New federal legislation enacted in the past 18 months will pump about $40bn into the sector over the coming decade, according to industry estimates, while roughly $5bn in private funds has flowed into companies designing new types of reactor in the past year alone.

“It’s a really great investor environment — both publicly and privately,” said Ryan Norman, analyst at energy think-tank Third Way. “There’s federal recognition that nuclear energy technologies have a key role to play in the US energy future,” he said. “No matter how you cut it, we’re talking about billions of dollars being poured into these advanced reactor companies.”

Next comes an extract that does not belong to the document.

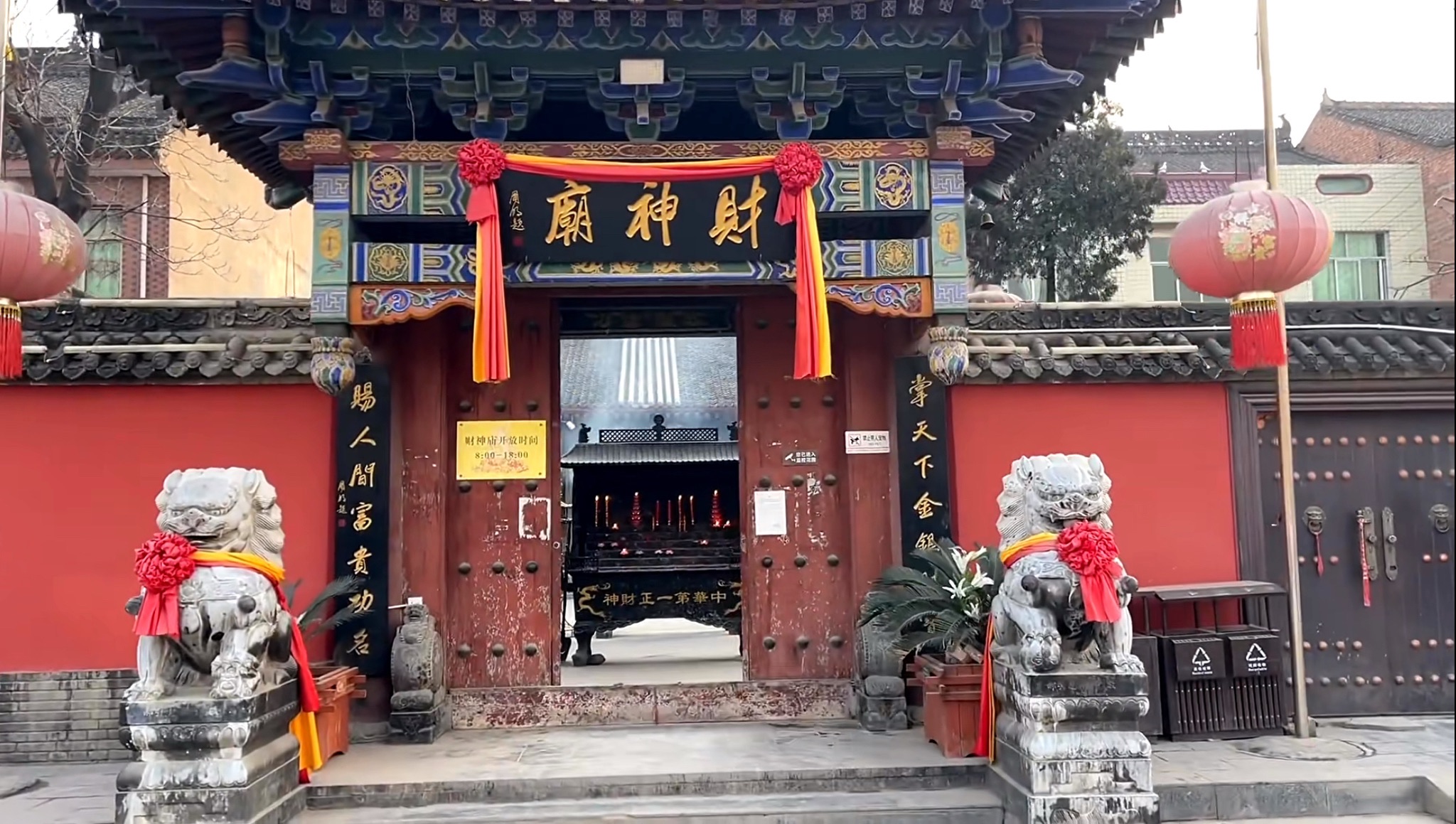 财神老庙实景照片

The influx of funding comes as nuclear power, long dogged by safety concerns and investor skittishness over costs, has re-emerged as a central element in the fight against climate change.

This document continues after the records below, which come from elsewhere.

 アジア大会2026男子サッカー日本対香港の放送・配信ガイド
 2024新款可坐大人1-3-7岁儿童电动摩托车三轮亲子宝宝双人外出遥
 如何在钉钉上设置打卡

It’s a really great investor environment — both publicly and privately . . . No matter how you cut it, we’re talking about billions of dollars being poured into these advanced reactor companies

Nuclear can provide a baseload of carbon-free power at scale 24 hours a day, regardless of weather, making it much more reliable than intermittent renewable sources such as wind and solar.

“What we’re going through now isn’t so much a renaissance as it is an enlightenment,” said Craig Piercy, head of the American Nuclear Society. “Leaders in industry and in government are really getting down to the hard math of ‘how do we get on the path toward deep decarbonisation?’”

The US has the world’s biggest nuclear fleet, with 93 reactors that provide about 20 per cent of the nation’s power — and half of its carbon-free power.

In recent years high-efficiency turbines, cheap natural gas and renewable generation supported by subsidies have driven down wholesale power costs. Nuclear, where costs are largely fixed, has found it difficult to compete. Thirteen reactors have been closed since 2013, prompting warnings that without intervention half the existing fleet would be out of action by the end of the decade.

But a concerted push by the federal government to support the sector has stemmed the decline. The Bipartisan Infrastructure Law passed in late 2021 set aside $6bn to prop up ailing reactors through a civil nuclear credit programme. California’s Diablo Canyon plant in November became the initiative’s first beneficiary, staving off shutdown with a $1.1bn award.

The passage of the Inflation Reduction Act in August offered more federal handouts to struggling reactors, introducing a production tax credit of up to $15 per megawatt hour to prop up plants.

“What we’ve witnessed in the last 12 to 18 months is a generational investment,” said Piercy, who estimates the two pieces of legislation combined could provide as much as $40bn in support. That would be the most since the industry’s infancy in the 1950s and 1960s, when the Department of Defense invested heavily in naval reactors that were later spun out into commercial power-generation technology.

“I think this year will be remembered as a positive inflection point for nuclear,” he added.

Private funds are also flowing rapidly into the sector as companies look to develop new types of reactor that are nimbler, smaller, cheaper and safer than traditional large-scale nuclear. The Nuclear Energy Institute estimates that more than $5bn in private investment has been pumped into advanced nuclear companies globally over the past 12 months alone.

Capping the year off, US government scientists achieved a breakthrough in the development of nuclear fusion technology, seen by many as the holy grail of energy generation, by achieving a net energy gain for the first time.

Unlike the fission process used in modern reactors, which splits atoms to create power, fusion melds them together and could in theory provide limitless power without creating long-lived radioactive waste.

Despite the breakthrough, adoption of fusion and the infrastructure to support it remains years off. But support for the technology has taken off in the past two years, according to Chris Kelsall, chief executive of UK-based fusion developer Tokamak Energy.

“It’s been a palpable inflection in the level of awareness, interest and engagement with the investment community — and also a noticeable enlargement in the breadth, depth and diversity of counterparties that are interested in participating in the fusion journey,” he said. “There’s a bright future for nuclear technology, both fission and fusion.”